«Il futuro è metallo». Tetsuo, opera di culto realizzata nel 1989 dal regista giapponese Shinya Tsukamoto, non cerca inutili giri di parole per rendere immediatamente chiara la sua poetica. L’idea centrale del film è evidente sin dal graffiante incipit, nel quale un individuo interpretato dal regista stesso si squarcia una gamba per inserirvi un’asta di metallo come sorta di protesi. “Il feticista del metallo”, come identificato nei titoli di coda, presto si rende conto che il soddisfacimento del suo desiderio più recondito ha mandato in putrefazione il suo arto, e durante la sua fuga disperata dalla consapevolezza di questa realtà viene investito da un’automobile. Il conducente del mezzo e la sua compagna non ci pensano due volte a liberarsi del corpo del ragazzo, ma il feticista del metallo tornerà a tormentarli nei giorni seguenti attraverso il metallo stesso, portando infine l’automobilista a trasformarsi progressivamente in un vero e proprio uomo-macchina.

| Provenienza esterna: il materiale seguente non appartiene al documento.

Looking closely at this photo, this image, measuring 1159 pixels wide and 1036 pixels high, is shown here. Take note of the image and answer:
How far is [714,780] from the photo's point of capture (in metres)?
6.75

Corporeità, enhancement umano, mutazione: il leitmotiv del film è semplice da identificare ma allo stesso tempo risulta incredibilmente complesso da metabolizzare. Tetsuo è in primo luogo il frutto di un discorso già avviato dal cortometraggio Futsû saizu no kaijin (1986) e dal mediometraggio Le avventure del ragazzo dal palo elettrico (1987), opere proto-cyberpunk che già anticipavano la volontà di Tsukamoto di seguire un percorso ben preciso di analisi e di svisceramento delle possibilità più estreme dell’upgrade corporeo umano. Un percorso che vede sempre al centro delle sue narrazioni delle figure che si trovano in balia degli eventi, individualità impossibilitate nel reagire a quanto sta accadendo al loro corpo, quasi a voler presentare allo spettatore la sottomissione dell’uomo alla techné, la quale sembra essere in grado di assoggettarlo alle sue esigenze. Nell’universo di Tetsuo ciò che appare come evidente infatti è il collasso estremo delle capacità e delle conoscenze tecniche umane attraverso la loro estrema ripetizione, ripetizione che si fa carne e corpo.

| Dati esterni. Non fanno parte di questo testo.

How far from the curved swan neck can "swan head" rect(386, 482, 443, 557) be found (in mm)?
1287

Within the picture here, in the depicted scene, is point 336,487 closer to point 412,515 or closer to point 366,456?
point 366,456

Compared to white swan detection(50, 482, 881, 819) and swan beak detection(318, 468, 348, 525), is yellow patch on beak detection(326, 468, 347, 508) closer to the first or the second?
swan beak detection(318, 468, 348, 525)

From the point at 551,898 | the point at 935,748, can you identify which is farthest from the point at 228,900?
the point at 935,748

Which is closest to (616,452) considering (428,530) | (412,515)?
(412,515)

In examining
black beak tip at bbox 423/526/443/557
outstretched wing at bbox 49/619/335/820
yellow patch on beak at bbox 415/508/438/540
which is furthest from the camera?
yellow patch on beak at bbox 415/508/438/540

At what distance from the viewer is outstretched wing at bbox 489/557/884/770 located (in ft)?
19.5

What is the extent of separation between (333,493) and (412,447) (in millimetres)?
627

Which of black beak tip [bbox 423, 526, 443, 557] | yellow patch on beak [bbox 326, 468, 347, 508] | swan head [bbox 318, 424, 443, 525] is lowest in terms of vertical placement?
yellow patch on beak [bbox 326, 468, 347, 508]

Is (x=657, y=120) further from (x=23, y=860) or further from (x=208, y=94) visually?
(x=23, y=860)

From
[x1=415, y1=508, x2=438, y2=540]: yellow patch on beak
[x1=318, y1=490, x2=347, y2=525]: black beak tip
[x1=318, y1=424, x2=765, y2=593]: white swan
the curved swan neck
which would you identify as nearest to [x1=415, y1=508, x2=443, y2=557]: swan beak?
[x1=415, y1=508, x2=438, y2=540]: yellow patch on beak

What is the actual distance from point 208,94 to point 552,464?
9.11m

“L’impiegato”, l’automobilista di cui sopra, nel suo inevitabile e kafkiano processo di metamorfosi si ritrova irrimediabilmente sottoposto alla volontà del metallo, che presto diventerà parte anche della sua sfera sessuale. Il collasso dell’umanità non passa infatti solamente attraverso l’allegoria del metallo, delle zone industriali, delle fabbriche abbandonate, ma si muove anche attraverso la carnalità. In seguito ad una visione onirica della compagna nell’atto di penetrarlo con una protesi serpentina, l’impiegato si risveglia con un insaziabile appetito sessuale: una volta colmato questo desiderio, il protagonista del film si rende presto conto della terribile mutazione che ha sconvolto il suo apparato genitale, sostituito inspiegabilmente da un gigantesco trapano che pone fatalmente fine alla vita della sua compagna. L’atto sessuale pertanto si istituisce in Tetsuo non solo come sottotesto ma come il vero e proprio momento di inizio della metamorfosi reale dell’impiegato, quasi come l’atto procreativo che il rapporto sessuale dovrebbe simboleggiare.

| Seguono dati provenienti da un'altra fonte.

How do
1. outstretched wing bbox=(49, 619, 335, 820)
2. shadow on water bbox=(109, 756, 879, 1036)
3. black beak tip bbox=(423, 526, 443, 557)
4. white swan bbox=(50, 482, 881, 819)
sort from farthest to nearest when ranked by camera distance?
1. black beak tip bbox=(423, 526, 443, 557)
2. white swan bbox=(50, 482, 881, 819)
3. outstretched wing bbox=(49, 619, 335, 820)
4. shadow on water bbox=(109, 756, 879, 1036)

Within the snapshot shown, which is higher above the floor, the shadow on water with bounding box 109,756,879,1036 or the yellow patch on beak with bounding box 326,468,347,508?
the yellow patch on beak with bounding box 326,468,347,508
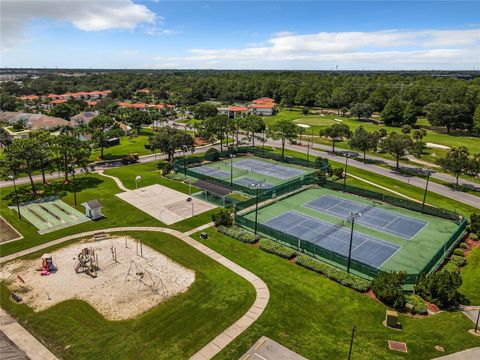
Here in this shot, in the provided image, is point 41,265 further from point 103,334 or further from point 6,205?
point 6,205

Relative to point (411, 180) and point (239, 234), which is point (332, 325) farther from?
point (411, 180)

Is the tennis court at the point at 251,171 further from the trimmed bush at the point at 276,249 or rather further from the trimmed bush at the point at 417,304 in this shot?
the trimmed bush at the point at 417,304

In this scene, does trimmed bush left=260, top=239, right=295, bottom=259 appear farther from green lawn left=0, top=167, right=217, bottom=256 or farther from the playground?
the playground

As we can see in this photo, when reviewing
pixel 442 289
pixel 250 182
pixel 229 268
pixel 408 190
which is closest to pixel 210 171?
pixel 250 182

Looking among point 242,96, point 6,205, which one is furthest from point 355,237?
point 242,96

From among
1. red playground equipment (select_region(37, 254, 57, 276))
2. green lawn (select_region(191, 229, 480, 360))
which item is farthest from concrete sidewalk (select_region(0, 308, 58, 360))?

La sequenza, così come l’intera parte finale dell’opera che vede l’impiegato scontrarsi con il redivivo feticista del metallo, da un punto di vista strettamente stilistico risulta molto efficace grazie soprattutto all’utilizzo del bianco e nero e alle tecniche della stop animation e della claymation, soluzioni che avvicinano Tetsuo al lynchiano Eraserhead e che permettono inoltre a Tsukamoto di porre una grande enfasi sulla resa fotografica, donando alla pellicola un tono fortemente espressionista. Insieme alla scelta di adottare un montaggio molto rapido e un sonoro a tinte industriali che richiamano realtà musicali come quelle proprie dei Throbbing Gristle e degli Einstürzende Neubauten, il regista giapponese riesce a dare al suo film una forte identità, riuscendo pertanto nel produrre una pietra miliare del genere cyberpunk. Il sipario di Tetsuo si chiude dopo i crediti con un apocalittico e videoludico game over: per l’umanità non sembra esserci più spazio, il futuro è qui ed è il metallo, la rovina, la distruzione.